- _Source extract_
# Disc brake conversion



## Tim68 (Dec 1, 2019)

Did the front di brake conversion with a 2” drop today. Went well and very please with the quality of the CPP set. Now have 3/4” rake from rear to front. No rubbing on my test drive.
Highly recommend this system.


----------



## PDub (Sep 8, 2019)

Tim68 said:


> Did the front di brake conversion with a 2” drop today. Went well and very please with the quality of the CPP set. Now have 3/4” rake from rear to front. No rubbing on my test drive.
> Highly recommend this system.


Do you have photos to share? Curious on how a 2" drop in the front looks. I was considering a 1" drop but not sure it will give me the look I want.


----------



## Tim68 (Dec 1, 2019)

This is not a great picture 
It’s raining today, I’ll try to get a better pic when weather permitting


----------



## gtojoe68 (Jan 4, 2019)

Tim68 said:


> This is not a great picture
> It’s raining today, I’ll try to get a better pic when weather permitting


Curious where you had wheels made? Or are those really rally2 wheels? Look great


----------



## Tim68 (Dec 1, 2019)

gtojoe68 said:


> Curious where you had wheels made? Or are those really rally2 wheels? Look great


Wheels are from Original Parts Group 
17”. They look very much like rallies but are all aluminum


----------



## Tim68 (Dec 1, 2019)

Tim68 said:


> Wheels are from Original Parts Group
> 17”. They look very much like rallies but are all aluminum





https://www.opgi.com/wheels-accessories/wheels/grand-prix-aluminum-rally-ii-wheels/rally-ii-wheel-1964-73-gto-aluminum-17x8-4-12-bs-g241982.html


----------



## PontiacJim (Dec 29, 2012)

Tim68 said:


> Did the front di brake conversion with a 2” drop today. Went well and very please with the quality of the CPP set. Now have 3/4” rake from rear to front. No rubbing on my test drive.
> Highly recommend this system.


CPP = *C*lassic *P*erformance* P*roducts. They seem to offer a number of assorted parts and/or kits in various stages depending on your needs. The is no page specific to the Pontiac A-body, but Chevelle is the same, but always email/call to confirm you are getting the correct parts for your car.

They also have other individual brake parts, steering/suspension components, transmissions/crossmembers, and other parts and you can do a search for the tech PDF's and installation guides which can be helpful in understanding the product or simply comparing to other brands.






1964-1972 Chevelle / El Camino Parts. The Finest in Suspension, Brakes, Steering and Accessories.


Classic Performance Products parts for classic 1947-1955 Chevy Chevelle and El Caminos



www.classicperform.com


----------



## armyadarkness (Dec 7, 2020)

Tim68 said:


> Wheels are from Original Parts Group
> 17”. They look very much like rallies but are all aluminum


OMG, how is @Baaad65 not in here posting pics of his rims?


----------



## PontiacJim (Dec 29, 2012)

- _Objective A_
Copy the rows of the segmentation data without any change, starting at the line holding "Return results in" and continuing through the final row, both included.

(Segmentation data)
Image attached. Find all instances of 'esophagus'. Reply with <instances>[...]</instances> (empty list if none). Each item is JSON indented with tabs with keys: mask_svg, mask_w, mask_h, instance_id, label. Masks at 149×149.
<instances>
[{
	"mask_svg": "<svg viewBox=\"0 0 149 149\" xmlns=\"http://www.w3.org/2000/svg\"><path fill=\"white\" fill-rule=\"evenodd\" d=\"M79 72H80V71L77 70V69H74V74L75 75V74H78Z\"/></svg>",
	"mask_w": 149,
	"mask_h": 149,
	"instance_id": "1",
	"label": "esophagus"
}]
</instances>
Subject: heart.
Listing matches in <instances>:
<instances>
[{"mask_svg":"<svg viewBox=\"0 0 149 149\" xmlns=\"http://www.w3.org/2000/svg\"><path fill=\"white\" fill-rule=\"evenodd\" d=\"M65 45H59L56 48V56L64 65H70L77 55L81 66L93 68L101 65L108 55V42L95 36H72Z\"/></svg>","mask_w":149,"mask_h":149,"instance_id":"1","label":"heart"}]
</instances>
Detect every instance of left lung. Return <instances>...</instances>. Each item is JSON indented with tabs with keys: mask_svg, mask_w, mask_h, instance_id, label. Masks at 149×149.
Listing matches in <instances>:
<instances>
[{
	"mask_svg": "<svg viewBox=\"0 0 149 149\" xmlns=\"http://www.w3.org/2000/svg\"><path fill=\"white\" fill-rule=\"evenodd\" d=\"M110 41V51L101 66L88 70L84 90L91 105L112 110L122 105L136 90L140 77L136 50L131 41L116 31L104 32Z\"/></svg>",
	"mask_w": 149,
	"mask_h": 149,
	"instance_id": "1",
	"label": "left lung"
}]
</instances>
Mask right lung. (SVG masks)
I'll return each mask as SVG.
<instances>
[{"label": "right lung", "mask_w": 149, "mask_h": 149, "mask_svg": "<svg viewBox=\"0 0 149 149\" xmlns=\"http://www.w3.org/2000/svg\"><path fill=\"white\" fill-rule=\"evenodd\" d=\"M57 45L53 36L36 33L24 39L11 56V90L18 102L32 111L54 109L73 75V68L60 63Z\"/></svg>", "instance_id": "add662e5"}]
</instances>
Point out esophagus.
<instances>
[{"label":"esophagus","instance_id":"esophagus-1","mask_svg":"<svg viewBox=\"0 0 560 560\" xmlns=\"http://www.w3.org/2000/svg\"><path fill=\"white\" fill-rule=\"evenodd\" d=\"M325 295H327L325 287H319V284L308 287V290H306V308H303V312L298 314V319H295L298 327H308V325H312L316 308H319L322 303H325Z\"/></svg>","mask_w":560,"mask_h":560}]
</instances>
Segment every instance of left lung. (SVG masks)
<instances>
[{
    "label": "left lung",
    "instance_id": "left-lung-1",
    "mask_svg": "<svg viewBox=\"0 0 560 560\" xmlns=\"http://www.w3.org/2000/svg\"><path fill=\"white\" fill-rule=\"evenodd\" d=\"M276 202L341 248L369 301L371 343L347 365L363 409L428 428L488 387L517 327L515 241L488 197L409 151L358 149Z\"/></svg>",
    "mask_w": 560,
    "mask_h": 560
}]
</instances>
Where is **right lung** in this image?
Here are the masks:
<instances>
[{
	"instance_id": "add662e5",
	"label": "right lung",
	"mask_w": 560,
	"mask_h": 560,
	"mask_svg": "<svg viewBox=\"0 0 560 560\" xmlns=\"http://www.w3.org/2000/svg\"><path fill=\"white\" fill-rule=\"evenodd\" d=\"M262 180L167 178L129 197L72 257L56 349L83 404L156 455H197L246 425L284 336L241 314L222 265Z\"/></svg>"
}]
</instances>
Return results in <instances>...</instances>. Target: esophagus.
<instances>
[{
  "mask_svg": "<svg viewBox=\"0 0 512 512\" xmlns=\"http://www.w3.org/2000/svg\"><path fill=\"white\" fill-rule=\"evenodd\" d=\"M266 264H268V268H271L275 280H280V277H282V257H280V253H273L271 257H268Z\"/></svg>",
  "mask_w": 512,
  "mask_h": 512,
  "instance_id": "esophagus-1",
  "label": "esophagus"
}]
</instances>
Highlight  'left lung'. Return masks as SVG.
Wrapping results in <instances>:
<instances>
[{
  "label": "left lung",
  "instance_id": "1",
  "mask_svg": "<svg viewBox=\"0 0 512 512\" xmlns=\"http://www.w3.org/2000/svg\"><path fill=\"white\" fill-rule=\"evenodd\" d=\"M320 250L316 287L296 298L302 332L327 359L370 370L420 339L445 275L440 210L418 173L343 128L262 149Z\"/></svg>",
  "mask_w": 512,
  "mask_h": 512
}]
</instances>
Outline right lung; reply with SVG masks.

- _Objective B_
List every distinct username that appears as a post header in the disc brake conversion thread.

- _Worked answer A_
Return results in <instances>...</instances>. Target: esophagus.
<instances>
[{
  "mask_svg": "<svg viewBox=\"0 0 512 512\" xmlns=\"http://www.w3.org/2000/svg\"><path fill=\"white\" fill-rule=\"evenodd\" d=\"M266 264H268V268H271L275 280H280V277H282V257H280V253H273L271 257H268Z\"/></svg>",
  "mask_w": 512,
  "mask_h": 512,
  "instance_id": "esophagus-1",
  "label": "esophagus"
}]
</instances>
Highlight  'left lung'. Return masks as SVG.
Wrapping results in <instances>:
<instances>
[{
  "label": "left lung",
  "instance_id": "1",
  "mask_svg": "<svg viewBox=\"0 0 512 512\" xmlns=\"http://www.w3.org/2000/svg\"><path fill=\"white\" fill-rule=\"evenodd\" d=\"M320 250L316 287L296 298L302 332L327 359L370 370L420 339L445 275L440 210L418 173L343 128L262 149Z\"/></svg>",
  "mask_w": 512,
  "mask_h": 512
}]
</instances>
Outline right lung; reply with SVG masks.

- _Worked answer B_
Tim68, PDub, gtojoe68, PontiacJim, armyadarkness